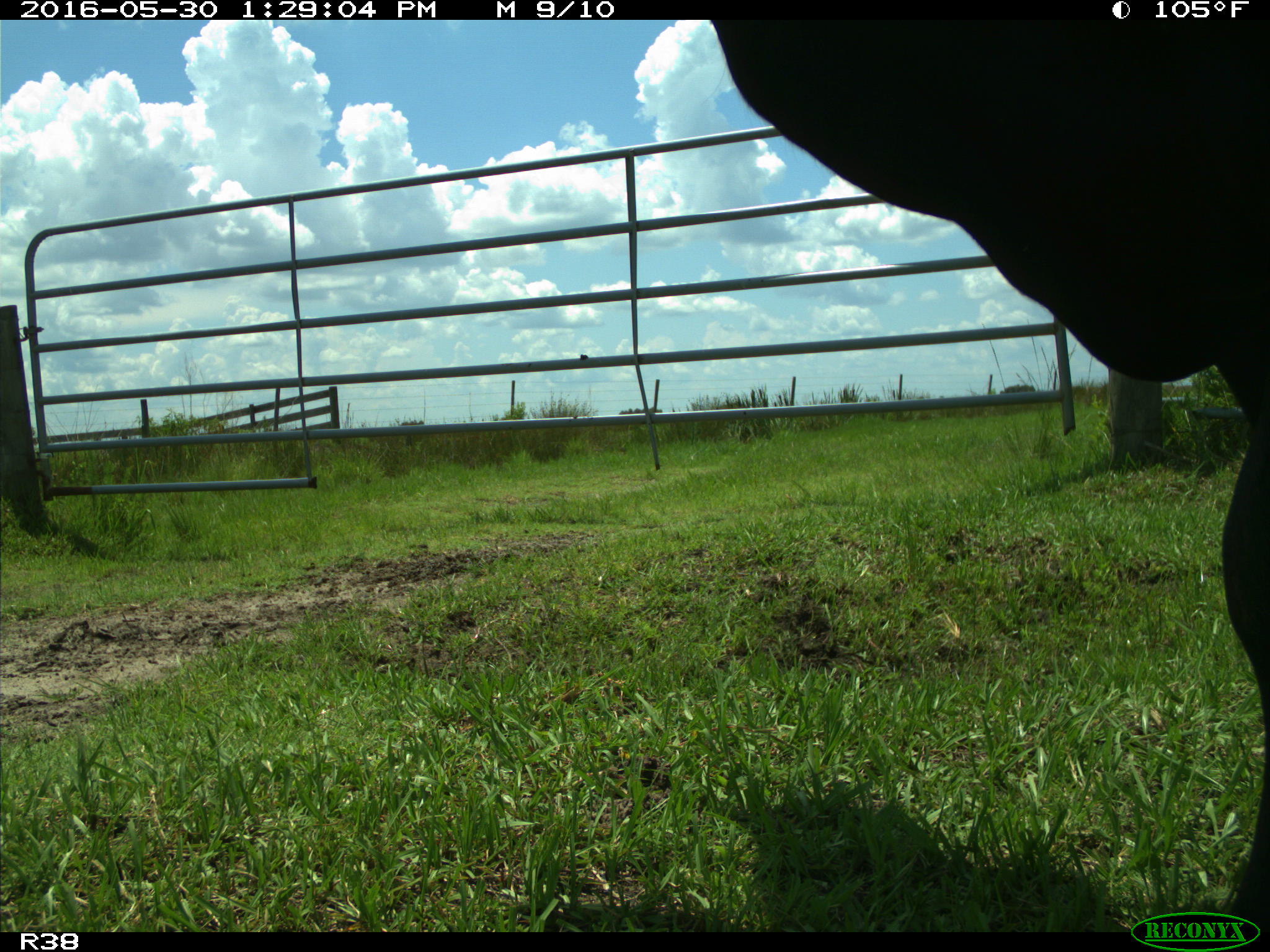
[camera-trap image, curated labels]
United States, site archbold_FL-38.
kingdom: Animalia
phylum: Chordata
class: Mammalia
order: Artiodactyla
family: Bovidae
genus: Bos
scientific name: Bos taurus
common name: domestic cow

---

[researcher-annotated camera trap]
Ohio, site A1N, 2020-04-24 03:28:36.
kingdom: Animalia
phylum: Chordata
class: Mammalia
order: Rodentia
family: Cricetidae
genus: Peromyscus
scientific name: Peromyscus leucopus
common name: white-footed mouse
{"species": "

--

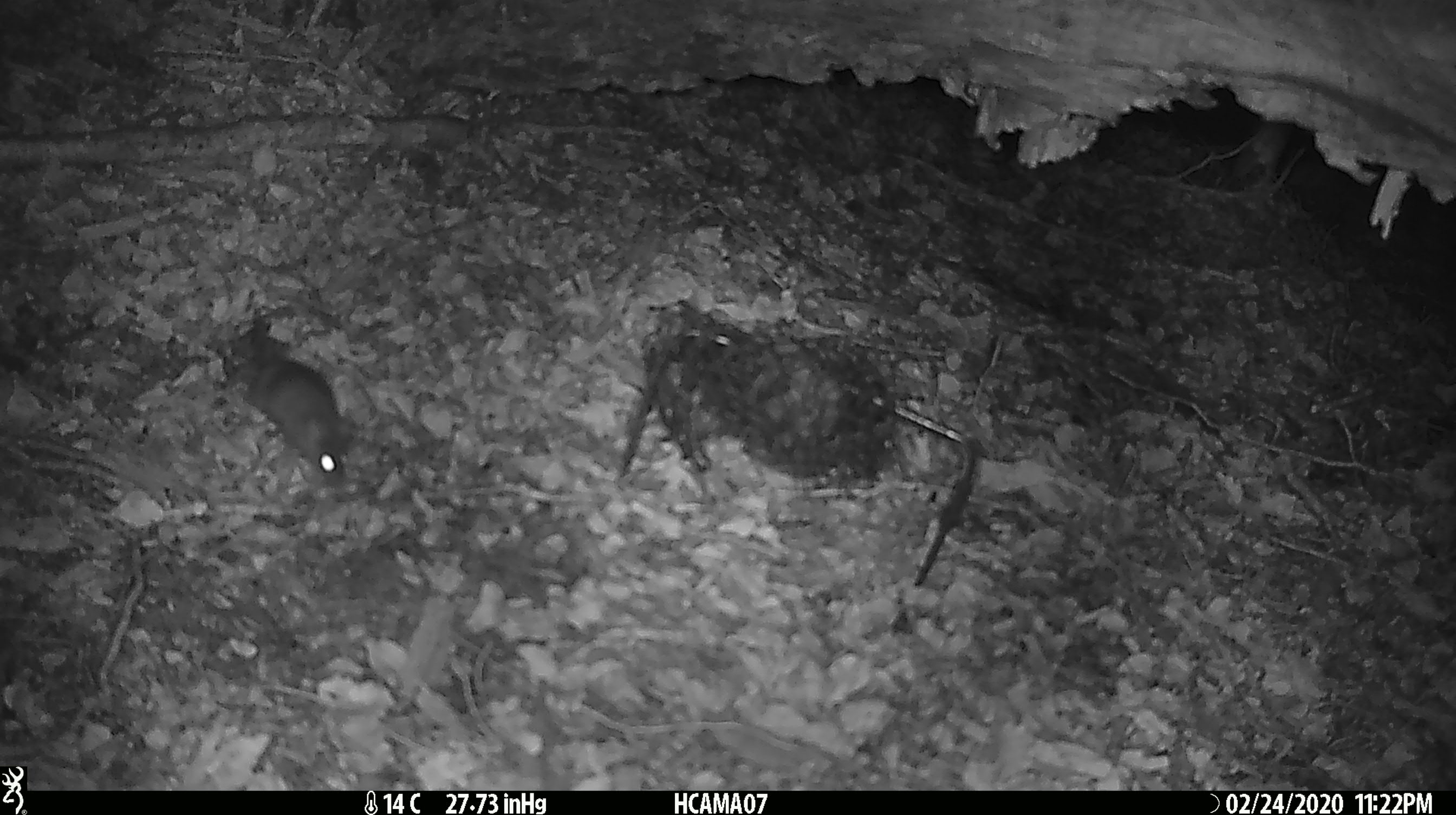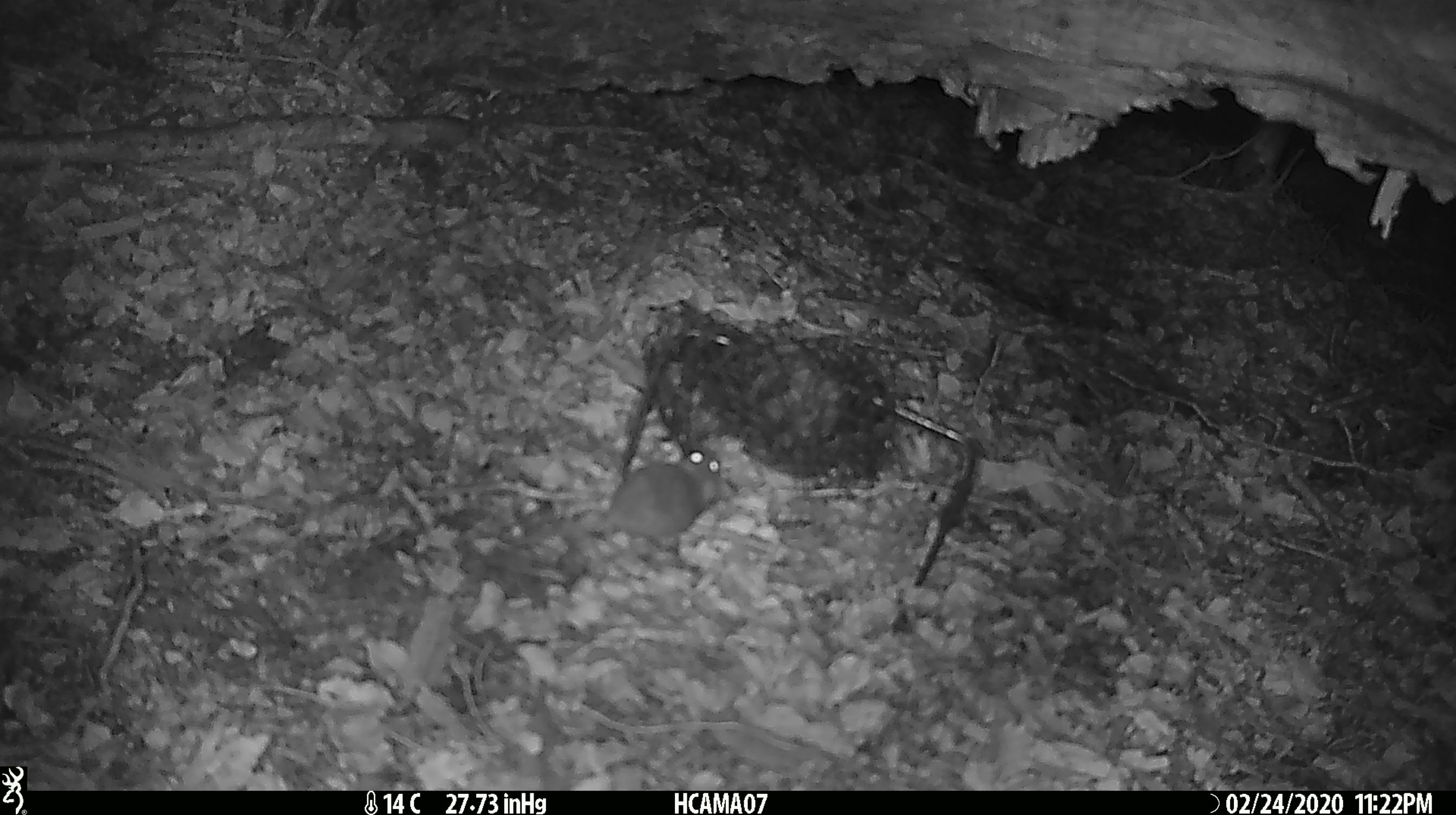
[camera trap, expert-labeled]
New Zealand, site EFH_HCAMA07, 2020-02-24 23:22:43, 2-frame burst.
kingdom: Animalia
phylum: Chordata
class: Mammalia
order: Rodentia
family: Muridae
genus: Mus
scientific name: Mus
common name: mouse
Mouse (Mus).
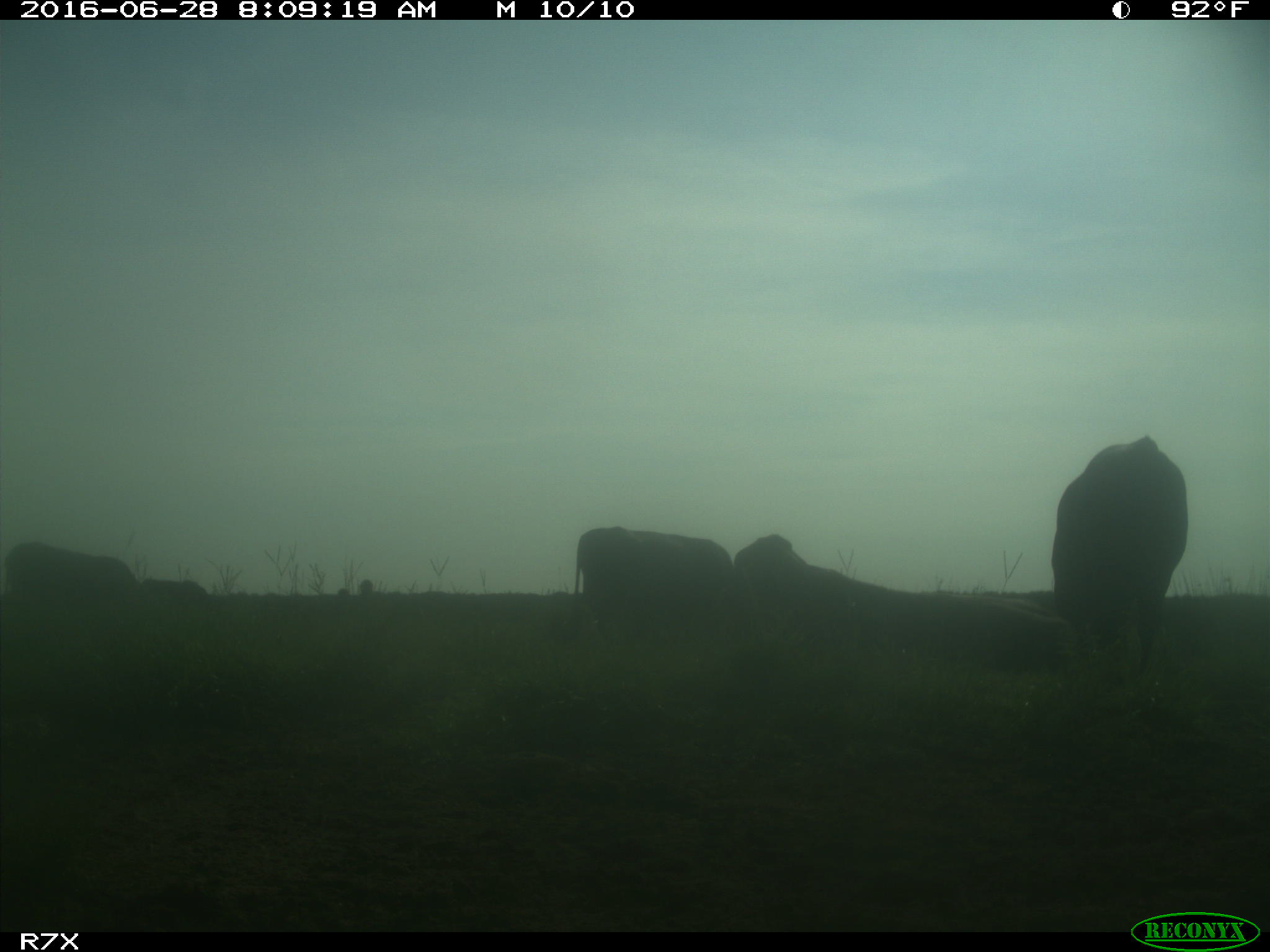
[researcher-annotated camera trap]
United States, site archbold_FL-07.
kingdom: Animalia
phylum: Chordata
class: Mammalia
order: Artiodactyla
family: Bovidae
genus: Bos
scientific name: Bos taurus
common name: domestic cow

Work to complete: Report all lines of the data that include the word "trap".

Task result:
[camera-trap image, curated labels]
[researcher-annotated camera trap]
[camera trap, expert-labeled]
[researcher-annotated camera trap]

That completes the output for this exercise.